Limit her living space, if necessary. For example, if your cat seems disoriented, can’t find her litterbox, and finally just urinates on the floor, she may need a limited living space. For these cats, a single room set up just for them may be the answer.
In the limited space, it is easier for her to find her food and water bowls as well as her litterbox. Extra beds, ramps to windows, and places to safely “hide” can make this a deluxe mini apartment for a senior cat. Baby gates at the door will allow her to still hear and interact with the household, but from a safer space.
Some music is believed to soothe cats, so playing some might help, especially at nighttime (search for “music that soothes cats”). Some cats will settle down at night in a body wrap. Remember that this is generally not the best time to add a new pet to your household.
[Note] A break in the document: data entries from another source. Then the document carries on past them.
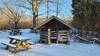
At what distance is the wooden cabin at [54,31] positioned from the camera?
19328 mm

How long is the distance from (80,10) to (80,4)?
0.85m

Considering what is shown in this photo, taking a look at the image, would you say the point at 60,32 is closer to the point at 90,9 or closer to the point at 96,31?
the point at 96,31

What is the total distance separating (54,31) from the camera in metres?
19.6

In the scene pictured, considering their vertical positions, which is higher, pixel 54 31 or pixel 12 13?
pixel 54 31

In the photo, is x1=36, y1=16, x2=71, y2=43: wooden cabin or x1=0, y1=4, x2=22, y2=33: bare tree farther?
x1=0, y1=4, x2=22, y2=33: bare tree

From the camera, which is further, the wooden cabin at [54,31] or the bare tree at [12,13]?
the bare tree at [12,13]

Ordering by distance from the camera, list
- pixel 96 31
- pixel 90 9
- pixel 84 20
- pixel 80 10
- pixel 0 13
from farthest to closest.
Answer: pixel 0 13 < pixel 80 10 < pixel 90 9 < pixel 84 20 < pixel 96 31

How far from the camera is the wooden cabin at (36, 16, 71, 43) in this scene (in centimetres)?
1933

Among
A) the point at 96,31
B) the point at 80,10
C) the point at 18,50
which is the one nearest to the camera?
the point at 18,50

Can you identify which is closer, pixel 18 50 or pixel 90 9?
pixel 18 50

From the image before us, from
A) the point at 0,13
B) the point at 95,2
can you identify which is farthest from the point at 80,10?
the point at 0,13

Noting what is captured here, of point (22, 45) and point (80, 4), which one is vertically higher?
point (80, 4)

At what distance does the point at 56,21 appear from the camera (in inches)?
776

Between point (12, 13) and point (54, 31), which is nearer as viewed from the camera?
point (54, 31)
Finally, try to maintain a set routine. Meals at the same time every day and standard play or grooming times. Set aside time to simply sit with your cat and pet her. A senior cat with cognitive dysfunction can be a challenge, but with some effort, you can make her golden years a positive time for both of you.
What You Should Know
Recognizing feline dementia can be difficult, especially at first. Gary Landsberg, DVM, DACVB, DECAWBM, a behaviorist who is a member of the Fear Free initiative executive committee, developed an acronym he shared on DVM 360 to help us recognize this problem. The acronym DISHA can help you remember the main changes noted in senior cats with cognitive difficulties:
Disorientation: Getting lost in well-known areas.
Interaction: Cat may become more affectionate or rather unfriendly.
Sleep: Mixing up days and nights, sleeping at odd times.
House soiling: No longer seeks out litterbox.
Activity: May increase or decrease, and obessive compulsive tendencies may appear, like obsessively licking her paw.